It’s not just the analysts who are reacting to such concerns. Bulletin boards and blogs are highlighting the view held by a number of network administrators that Skype bypasses firewalls, NATs and proxies; its traffic cannot be isolated; is inherently susceptible by being P2P; and is, in one opinion, “the perfect backdoor” and may even protect zero-day attacks. In October even Skype itself found a bug in its user client, although it wasted no time in identifying and fixing the problem that could cause Skype to be remotely forced to crash.


Yet before security managers get ready en mass to brandish their pitchforks and march upon Skype, you should bear a few things in mind: Skype is here to stay and there are techniques to secure its use. In spite of its generally gloomy outlook, the Viatel study concluded that despite continued security concerns firms would not be put off from adopting converged voice/data technology. In fact, some two-thirds of IT managers responding to Viatel said they do not see the perceived security issues as a deterrent: respondents indicated that they see the cost savings and advanced functionality of VoIP as a significant enough reason to make the switch and override their security fears.

· · ·

— Set of tasks —
1 > Set down the stretch of the Skype security text from "It’s not just" through "forced to crash.".
2 > Decide whether each statement below agrees with the Skype security text. Answer yes or no, and quote the deciding words from the text.
(a) Skype itself found a bug in its user client in October.
(b) Skype was slow to fix the problem that could force it to crash.
(c) Most IT managers responding to Viatel said security issues would deter them from switching to VoIP.
3 > Continue the Skype security text from the point where it stops.

· · ·

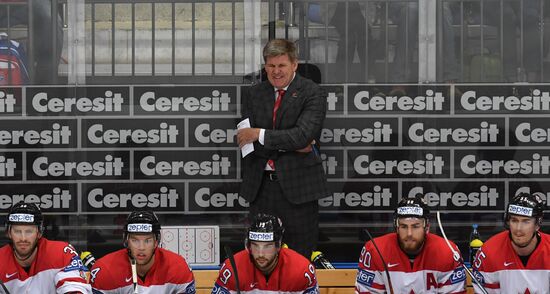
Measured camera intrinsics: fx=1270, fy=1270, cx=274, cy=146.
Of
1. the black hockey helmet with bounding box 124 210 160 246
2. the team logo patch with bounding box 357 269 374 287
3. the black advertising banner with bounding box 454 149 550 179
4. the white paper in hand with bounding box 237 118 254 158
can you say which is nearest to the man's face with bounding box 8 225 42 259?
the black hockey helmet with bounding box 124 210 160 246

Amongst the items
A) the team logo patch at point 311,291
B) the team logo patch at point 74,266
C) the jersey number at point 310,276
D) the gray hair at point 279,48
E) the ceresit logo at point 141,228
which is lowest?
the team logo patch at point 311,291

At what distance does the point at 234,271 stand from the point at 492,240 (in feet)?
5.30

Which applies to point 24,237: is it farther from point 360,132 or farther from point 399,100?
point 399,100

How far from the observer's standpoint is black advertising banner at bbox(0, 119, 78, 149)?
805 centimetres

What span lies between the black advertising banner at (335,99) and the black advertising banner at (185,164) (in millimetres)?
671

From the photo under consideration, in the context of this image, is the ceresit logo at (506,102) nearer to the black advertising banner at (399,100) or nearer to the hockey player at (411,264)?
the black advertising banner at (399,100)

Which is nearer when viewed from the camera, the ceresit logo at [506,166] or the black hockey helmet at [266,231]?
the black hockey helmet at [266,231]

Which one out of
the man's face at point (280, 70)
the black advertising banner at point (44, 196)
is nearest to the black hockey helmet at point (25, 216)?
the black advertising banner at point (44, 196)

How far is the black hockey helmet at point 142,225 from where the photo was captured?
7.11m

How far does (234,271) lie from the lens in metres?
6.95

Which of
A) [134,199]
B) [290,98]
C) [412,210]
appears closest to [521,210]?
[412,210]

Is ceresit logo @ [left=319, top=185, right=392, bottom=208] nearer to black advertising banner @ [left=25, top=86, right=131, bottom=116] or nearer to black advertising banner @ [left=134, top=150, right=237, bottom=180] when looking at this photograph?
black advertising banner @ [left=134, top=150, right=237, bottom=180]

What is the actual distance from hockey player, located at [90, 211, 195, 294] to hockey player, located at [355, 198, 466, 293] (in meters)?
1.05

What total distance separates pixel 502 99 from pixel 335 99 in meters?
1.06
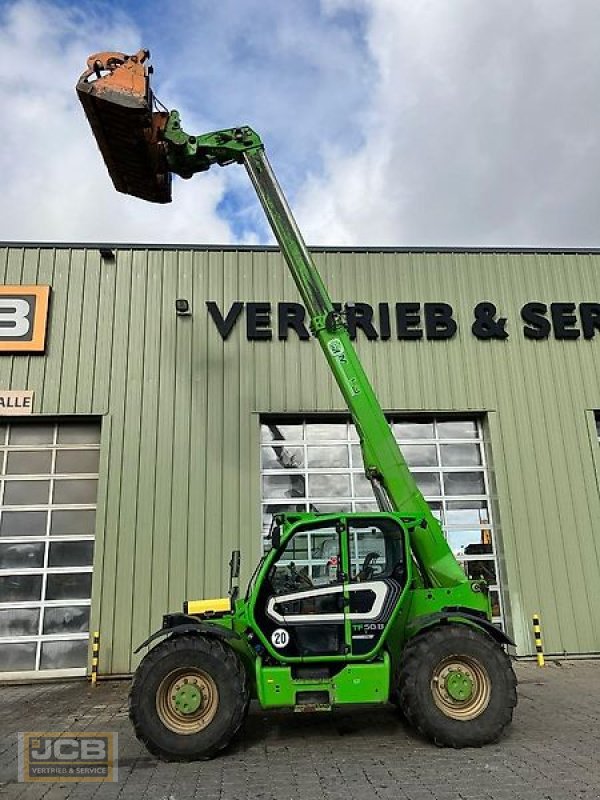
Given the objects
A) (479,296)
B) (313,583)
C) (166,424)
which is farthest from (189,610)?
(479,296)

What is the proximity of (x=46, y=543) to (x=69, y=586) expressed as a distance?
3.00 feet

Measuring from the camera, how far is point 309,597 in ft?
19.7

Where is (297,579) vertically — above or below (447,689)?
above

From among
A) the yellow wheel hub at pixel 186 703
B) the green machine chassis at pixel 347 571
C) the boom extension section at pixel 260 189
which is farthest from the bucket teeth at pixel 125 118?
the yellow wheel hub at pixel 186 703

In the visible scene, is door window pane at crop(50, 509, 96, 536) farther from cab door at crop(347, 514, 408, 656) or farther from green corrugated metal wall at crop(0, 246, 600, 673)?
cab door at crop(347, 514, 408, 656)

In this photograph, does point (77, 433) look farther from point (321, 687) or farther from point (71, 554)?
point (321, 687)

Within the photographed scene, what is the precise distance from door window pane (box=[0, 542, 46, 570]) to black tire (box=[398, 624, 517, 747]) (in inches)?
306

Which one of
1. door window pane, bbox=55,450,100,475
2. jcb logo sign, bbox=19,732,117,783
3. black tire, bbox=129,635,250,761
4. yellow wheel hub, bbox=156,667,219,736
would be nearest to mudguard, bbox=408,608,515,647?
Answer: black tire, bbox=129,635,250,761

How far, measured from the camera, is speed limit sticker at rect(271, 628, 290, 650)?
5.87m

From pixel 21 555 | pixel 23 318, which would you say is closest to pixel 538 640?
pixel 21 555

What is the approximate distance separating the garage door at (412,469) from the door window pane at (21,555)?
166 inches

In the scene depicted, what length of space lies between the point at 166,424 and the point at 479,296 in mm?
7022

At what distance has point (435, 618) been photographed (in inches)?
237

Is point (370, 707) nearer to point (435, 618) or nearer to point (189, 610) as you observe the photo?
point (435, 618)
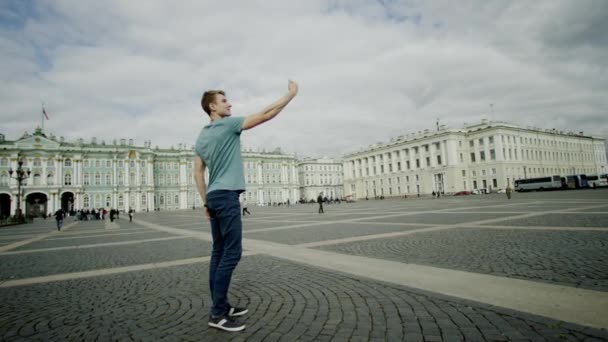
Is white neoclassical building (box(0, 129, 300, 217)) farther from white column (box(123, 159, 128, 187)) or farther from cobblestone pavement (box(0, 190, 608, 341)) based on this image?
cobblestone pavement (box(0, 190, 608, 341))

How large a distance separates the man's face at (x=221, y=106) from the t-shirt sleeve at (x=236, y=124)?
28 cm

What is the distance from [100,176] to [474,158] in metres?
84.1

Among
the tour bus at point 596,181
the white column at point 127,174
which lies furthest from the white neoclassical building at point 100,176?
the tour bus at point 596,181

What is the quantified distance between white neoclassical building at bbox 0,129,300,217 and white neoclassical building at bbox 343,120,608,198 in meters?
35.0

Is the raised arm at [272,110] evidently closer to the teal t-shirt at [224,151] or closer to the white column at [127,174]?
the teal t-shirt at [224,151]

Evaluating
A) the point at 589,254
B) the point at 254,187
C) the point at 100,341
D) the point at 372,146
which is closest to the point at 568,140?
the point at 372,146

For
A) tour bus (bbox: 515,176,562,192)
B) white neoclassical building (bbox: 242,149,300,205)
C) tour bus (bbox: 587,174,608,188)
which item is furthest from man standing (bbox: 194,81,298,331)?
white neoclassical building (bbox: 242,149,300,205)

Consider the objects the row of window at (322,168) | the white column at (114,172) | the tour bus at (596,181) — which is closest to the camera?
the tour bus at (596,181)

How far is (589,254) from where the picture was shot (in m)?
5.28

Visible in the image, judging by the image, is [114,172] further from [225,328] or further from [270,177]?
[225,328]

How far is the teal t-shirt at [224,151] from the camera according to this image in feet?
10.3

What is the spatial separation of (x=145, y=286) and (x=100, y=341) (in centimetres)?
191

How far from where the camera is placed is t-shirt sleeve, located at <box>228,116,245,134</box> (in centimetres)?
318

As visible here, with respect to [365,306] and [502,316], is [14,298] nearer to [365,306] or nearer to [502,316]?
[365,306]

· · ·

— Response list —
1 >
It’s not just the analysts who are reacting to such concerns. Bulletin boards and blogs are highlighting the view held by a number of network administrators that Skype bypasses firewalls, NATs and proxies; its traffic cannot be isolated; is inherently susceptible by being P2P; and is, in one opinion, “the perfect backdoor” and may even protect zero-day attacks. In October even Skype itself found a bug in its user client, although it wasted no time in identifying and fixing the problem that could cause Skype to be remotely forced to crash.

2 >
(a) Yes: "In October even Skype itself found a bug in its user client"
(b) No: "it wasted no time in identifying and fixing the problem that could cause Skype to be remotely forced to crash"
(c) No: "some two-thirds of IT managers responding to Viatel said they do not see the perceived security issues as a deterrent"

3 >
Such thinking brought this advice from senior vice president of business development Roberto Bonanzinga who suggests adopting a number of measures: encrypting voice traffic; running it over a VPN; properly configuring firewalls; choosing a provider where you do not have to completely overhaul your firewall configuration.

And Bonanzinga also gave a very good summation of what you should be doing regarding making all VoIP applications secure. "When you cut through all the hype, securing voice traffic really isn't any different from securing data traffic - it's all about ensuring your IP network is secure, "he states. Wise words that should be heeded: your business managers will be thinking the same thing.